Beginning with the line where "NH[送地布]雙人 雙層防雨20D矽膠帳篷 蒙加2" appears, set down each line exactly until the records below end, and omit the pictures.

□ □ □ □ □ □ □

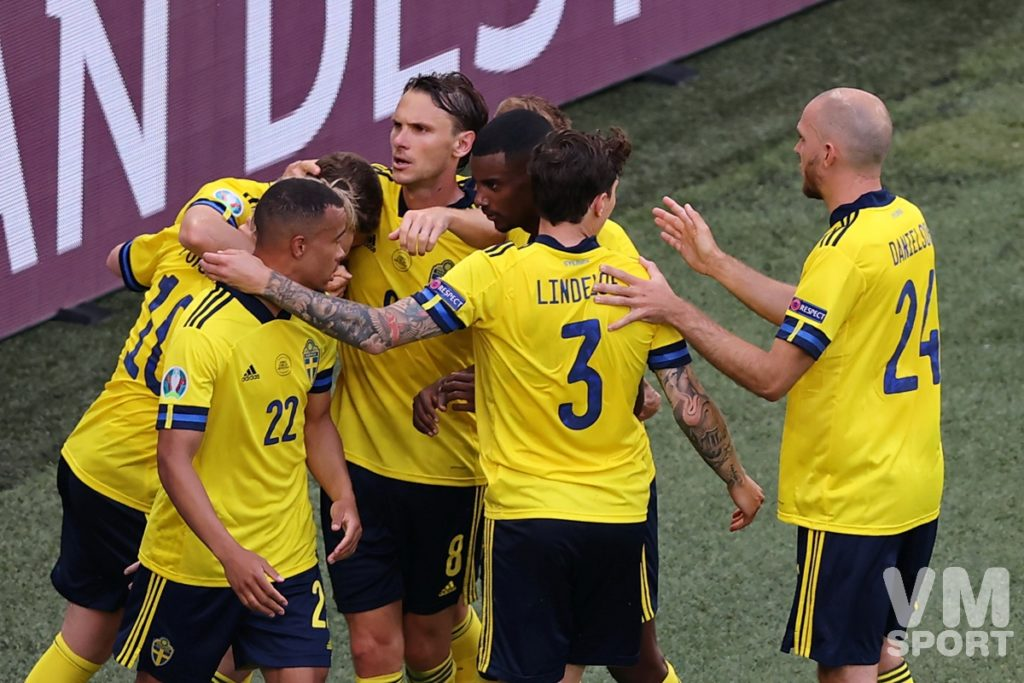 Футбол. ЕВРО-2020. Сборная Швеции.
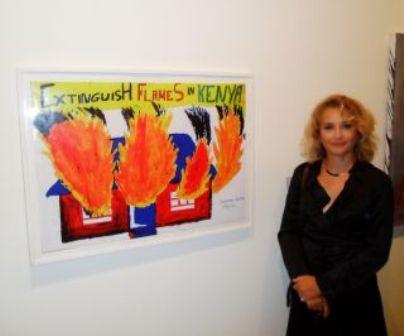 Mobile art school kenya, MASK, Director Alla Tkachuk at Saatchi Gallery, london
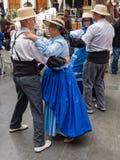 Танцоры на фестивале Канарских островов Стоковая Фотография
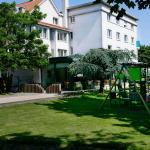 Hotel Pictures: Parkhotel, De Panne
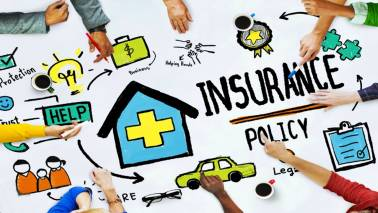 Why you need health, fire, burglary covers other than life insurance
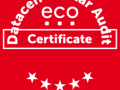 eco Datacenter Star Audit
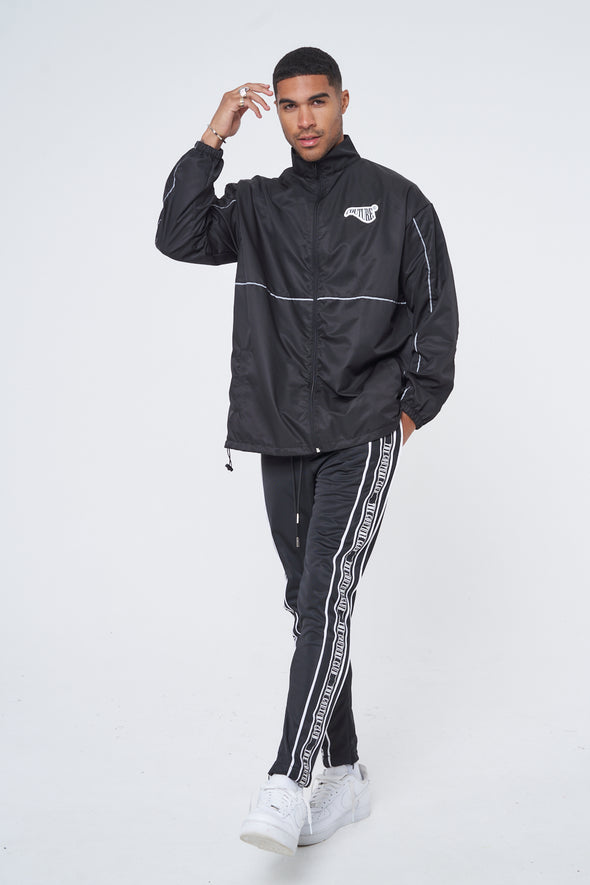 REFLECTIVE PIPING SHELL JACKET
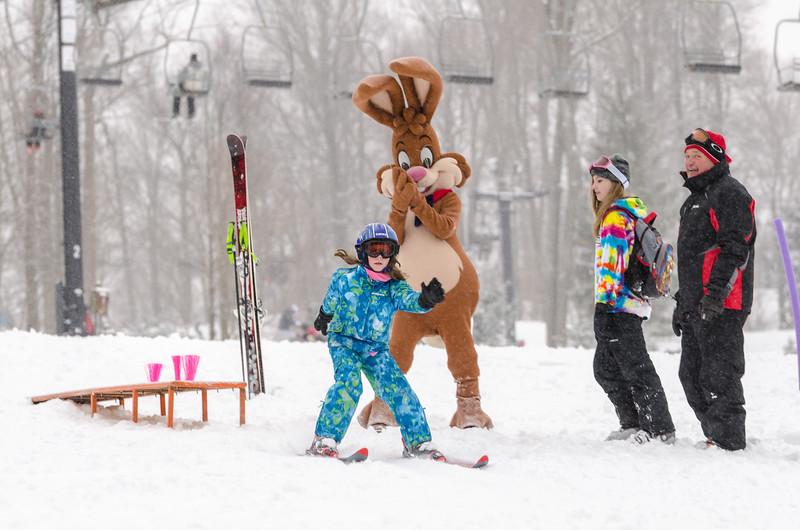 54th-Carnival-Snow-Trails-43.jpg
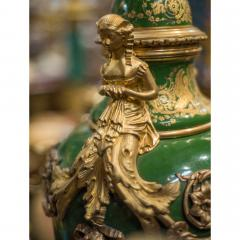 An Important Pair of S vres style Porcelain Urns and Cover - 1435608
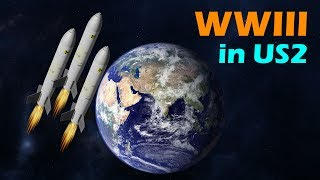 WWIII [USA Vs. Russia] In Universe Sandbox 2
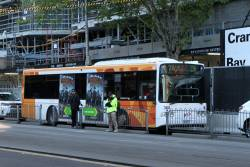 Transdev bus #368 0368AO on route 216 stuck in traffic at Spencer and Lonsdale Street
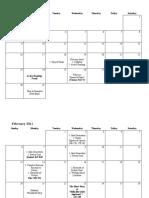 Calendar - English Comp II (ESL)
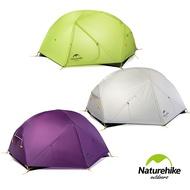 NH[送地布]雙人 雙層防雨20D矽膠帳篷 蒙加2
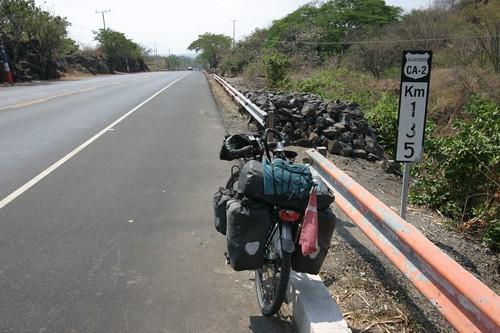 Centroamérica #2, El Salvador.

□ □ □ □ □ □ □

Exercise output —
 NH[送地布]雙人 雙層防雨20D矽膠帳篷 蒙加2
 Centroamérica #2, El Salvador.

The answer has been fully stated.